**Exercise requirements**:
**A)** Reproduce the part of the Cork trip post starting at "Headed down to" and ending at "with the result.)", word for word.
**B)** List the family tendencies the Cork trip post names in describing the birthday dinner.

**Text**:
Wednesday, April 10, 2013

The Red and the Black

Headed down to Cork for a family birthday celebration last weekend - a few pints, a dinner, and back to Dublin the next day. I packed a wash bag only. My old faithful Saab estate had been misbehaving lately but I'd taken it to the garage for remedial work and reckoned it would do the business. North of Cashel it started to lurch and lose power so I stopped for a while at the Cashel Palace to watch the annual bookies benefit - the Grand National. (Sue Smith has a good record at the Aintree course and I had looked at her horse's form - but his age (11) and a recent fall put me off. So a little sick with the result.)

Back on the road I nursed the car towards Cork, or rather my brother's house in Cuskinny outside Cobh. On arrival I reversed the car into a tidy parking spot. When I got out I spotted two lines of freshly spilled thick black oil tracing the path I had reversed. An ominous portent. Getting in to check it out I found it was stone dead. It had got me there and died. I had abused the poor thing. I called the AA immediately. They came with admirable alacrity and the mechanic, a dead ringer for Pat Kenny, didn't take long to get to the heart of the matter. I had a major transmission problem and the car was going nowhere except via tow truck. I know little about car mechanics but I know transmission problems translate into a right royal financial rogering.

The dinner was a pleasant interlude. Given my family's propensity for back-biting, gossip, conflicting recollections, flagrant lying and gratuitous dogmatism, it was unusually relaxed and conflict free. The food wasn't bad either (Farmgate in Midleton). We finished off the night in The High Chaperal - a pub in Ballymore that is beyond bucolic but serves perfect pints of Murphy's. And so to bed.

**Excerpted data**:
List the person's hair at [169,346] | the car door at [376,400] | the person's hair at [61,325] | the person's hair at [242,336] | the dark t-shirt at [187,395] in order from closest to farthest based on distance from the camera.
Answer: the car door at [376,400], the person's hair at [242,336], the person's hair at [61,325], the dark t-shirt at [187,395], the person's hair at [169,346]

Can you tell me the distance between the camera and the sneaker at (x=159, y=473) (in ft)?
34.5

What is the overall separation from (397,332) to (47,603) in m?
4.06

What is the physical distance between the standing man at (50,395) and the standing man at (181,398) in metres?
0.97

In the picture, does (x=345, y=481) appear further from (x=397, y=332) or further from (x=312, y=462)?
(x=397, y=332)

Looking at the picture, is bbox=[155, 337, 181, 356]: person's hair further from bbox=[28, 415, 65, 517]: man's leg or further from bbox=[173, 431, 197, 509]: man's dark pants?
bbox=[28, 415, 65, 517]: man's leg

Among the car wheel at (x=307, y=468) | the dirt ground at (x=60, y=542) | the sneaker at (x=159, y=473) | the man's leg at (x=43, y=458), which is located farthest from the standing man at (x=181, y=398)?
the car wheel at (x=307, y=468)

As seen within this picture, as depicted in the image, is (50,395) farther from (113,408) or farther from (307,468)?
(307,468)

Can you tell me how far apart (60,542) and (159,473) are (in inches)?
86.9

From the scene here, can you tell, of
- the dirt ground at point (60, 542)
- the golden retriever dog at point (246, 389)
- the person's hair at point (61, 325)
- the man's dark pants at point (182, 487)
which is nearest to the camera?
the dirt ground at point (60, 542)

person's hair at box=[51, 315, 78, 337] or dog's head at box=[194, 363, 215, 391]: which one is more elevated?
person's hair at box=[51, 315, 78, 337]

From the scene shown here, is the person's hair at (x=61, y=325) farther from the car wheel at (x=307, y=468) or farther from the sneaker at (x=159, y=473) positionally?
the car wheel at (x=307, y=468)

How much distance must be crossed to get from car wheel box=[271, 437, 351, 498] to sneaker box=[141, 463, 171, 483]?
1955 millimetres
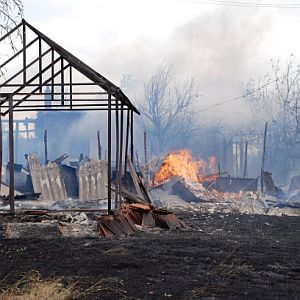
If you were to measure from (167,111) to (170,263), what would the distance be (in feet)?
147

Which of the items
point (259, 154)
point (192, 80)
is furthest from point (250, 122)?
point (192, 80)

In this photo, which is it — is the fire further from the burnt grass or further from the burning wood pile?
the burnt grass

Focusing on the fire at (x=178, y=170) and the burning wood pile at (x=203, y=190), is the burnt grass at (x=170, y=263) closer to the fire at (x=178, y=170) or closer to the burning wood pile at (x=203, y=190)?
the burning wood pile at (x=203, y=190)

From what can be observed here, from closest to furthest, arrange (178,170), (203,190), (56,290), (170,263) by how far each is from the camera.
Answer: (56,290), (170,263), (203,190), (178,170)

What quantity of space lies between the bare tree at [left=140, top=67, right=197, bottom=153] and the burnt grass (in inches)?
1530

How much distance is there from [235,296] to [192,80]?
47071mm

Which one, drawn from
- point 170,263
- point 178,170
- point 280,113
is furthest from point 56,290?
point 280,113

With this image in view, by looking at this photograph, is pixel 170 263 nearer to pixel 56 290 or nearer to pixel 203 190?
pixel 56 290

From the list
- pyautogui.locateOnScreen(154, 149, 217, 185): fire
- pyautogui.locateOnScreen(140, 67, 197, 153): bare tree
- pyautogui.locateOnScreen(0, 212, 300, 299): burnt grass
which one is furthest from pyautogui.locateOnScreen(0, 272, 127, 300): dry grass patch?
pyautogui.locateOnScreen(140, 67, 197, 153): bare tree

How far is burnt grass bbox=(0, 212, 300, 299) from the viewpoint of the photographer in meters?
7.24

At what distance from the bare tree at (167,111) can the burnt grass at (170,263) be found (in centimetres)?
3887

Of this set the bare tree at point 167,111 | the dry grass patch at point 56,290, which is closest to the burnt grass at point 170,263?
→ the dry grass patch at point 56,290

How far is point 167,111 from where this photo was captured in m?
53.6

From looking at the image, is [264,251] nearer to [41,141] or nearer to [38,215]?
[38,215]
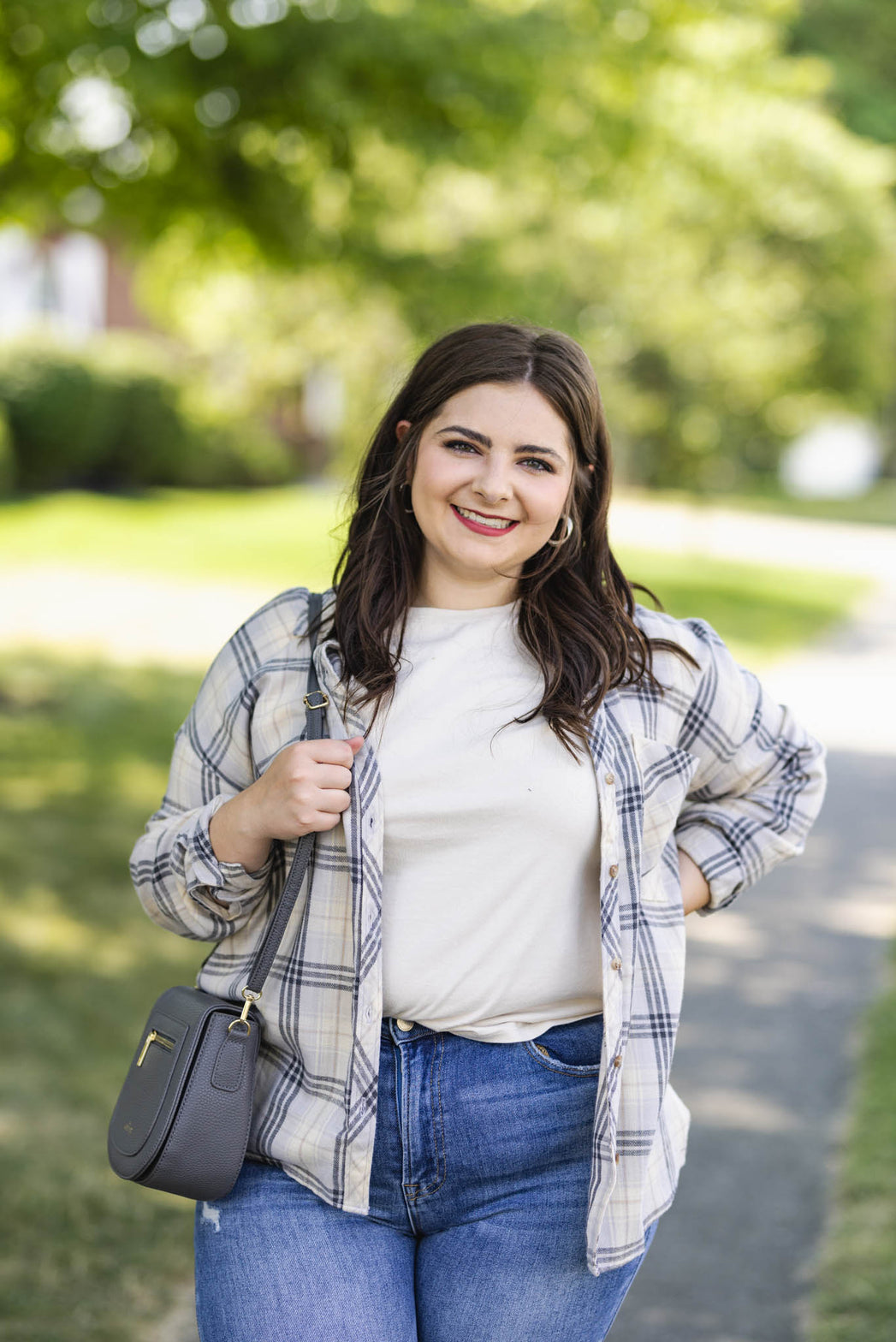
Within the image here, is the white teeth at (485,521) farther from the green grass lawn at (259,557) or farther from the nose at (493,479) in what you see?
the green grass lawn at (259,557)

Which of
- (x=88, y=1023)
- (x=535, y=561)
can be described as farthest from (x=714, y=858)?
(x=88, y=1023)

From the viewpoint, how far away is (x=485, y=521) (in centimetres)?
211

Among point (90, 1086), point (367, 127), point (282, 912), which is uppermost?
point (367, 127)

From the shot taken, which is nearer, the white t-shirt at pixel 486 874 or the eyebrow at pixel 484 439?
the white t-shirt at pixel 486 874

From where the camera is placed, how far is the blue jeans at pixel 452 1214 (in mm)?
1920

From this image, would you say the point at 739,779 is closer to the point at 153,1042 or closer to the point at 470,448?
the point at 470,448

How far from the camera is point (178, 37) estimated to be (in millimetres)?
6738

==

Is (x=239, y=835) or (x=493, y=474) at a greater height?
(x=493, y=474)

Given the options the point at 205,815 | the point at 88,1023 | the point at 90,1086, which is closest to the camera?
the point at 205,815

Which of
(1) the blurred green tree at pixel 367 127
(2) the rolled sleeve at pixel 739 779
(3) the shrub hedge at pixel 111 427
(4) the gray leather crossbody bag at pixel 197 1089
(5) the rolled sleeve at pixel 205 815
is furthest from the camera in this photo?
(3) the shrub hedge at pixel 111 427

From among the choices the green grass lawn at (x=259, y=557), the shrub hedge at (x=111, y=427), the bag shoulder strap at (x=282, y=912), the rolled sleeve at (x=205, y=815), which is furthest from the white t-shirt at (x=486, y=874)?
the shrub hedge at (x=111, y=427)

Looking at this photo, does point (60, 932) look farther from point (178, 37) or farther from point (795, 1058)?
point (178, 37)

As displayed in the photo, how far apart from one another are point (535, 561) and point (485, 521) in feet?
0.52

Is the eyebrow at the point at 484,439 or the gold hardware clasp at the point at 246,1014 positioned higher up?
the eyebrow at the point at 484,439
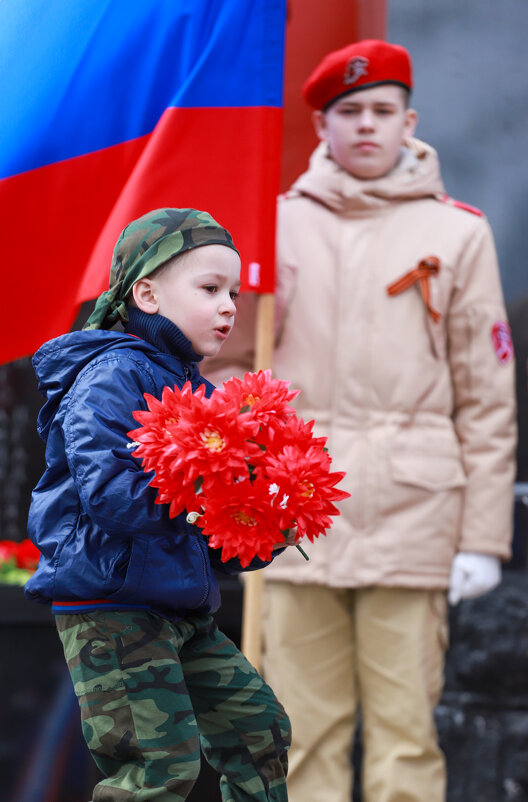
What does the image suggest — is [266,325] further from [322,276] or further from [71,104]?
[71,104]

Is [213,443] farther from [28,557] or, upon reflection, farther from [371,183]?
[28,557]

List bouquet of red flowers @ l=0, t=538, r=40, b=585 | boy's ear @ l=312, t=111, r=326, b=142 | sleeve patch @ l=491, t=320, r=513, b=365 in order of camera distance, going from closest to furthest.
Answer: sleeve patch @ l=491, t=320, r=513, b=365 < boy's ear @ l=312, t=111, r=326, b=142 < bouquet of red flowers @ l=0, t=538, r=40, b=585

---

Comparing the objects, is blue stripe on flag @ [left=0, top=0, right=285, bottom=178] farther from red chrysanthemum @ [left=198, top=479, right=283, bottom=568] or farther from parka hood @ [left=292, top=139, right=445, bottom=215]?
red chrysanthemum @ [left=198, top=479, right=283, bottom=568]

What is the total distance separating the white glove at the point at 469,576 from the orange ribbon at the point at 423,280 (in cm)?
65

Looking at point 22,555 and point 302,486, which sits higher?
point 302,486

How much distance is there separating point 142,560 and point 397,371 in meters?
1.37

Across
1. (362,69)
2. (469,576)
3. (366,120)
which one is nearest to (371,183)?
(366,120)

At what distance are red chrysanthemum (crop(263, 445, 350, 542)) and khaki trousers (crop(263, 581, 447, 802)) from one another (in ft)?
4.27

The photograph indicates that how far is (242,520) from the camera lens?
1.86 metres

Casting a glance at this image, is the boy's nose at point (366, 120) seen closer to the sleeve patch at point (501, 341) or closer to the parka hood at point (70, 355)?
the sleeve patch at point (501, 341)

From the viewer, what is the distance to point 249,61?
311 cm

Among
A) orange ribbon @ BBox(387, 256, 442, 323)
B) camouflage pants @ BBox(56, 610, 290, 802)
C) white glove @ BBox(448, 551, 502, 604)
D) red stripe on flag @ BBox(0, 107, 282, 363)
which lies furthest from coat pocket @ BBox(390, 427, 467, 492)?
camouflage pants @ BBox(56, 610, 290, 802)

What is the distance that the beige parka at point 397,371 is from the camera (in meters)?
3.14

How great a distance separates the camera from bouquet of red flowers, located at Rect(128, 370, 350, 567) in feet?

**Answers to this exercise**:
**A)**
Headed down to Cork for a family birthday celebration last weekend - a few pints, a dinner, and back to Dublin the next day. I packed a wash bag only. My old faithful Saab estate had been misbehaving lately but I'd taken it to the garage for remedial work and reckoned it would do the business. North of Cashel it started to lurch and lose power so I stopped for a while at the Cashel Palace to watch the annual bookies benefit - the Grand National. (Sue Smith has a good record at the Aintree course and I had looked at her horse's form - but his age (11) and a recent fall put me off. So a little sick with the result.)

**B)**
- back-biting
- gossip
- conflicting recollections
- flagrant lying
- gratuitous dogmatism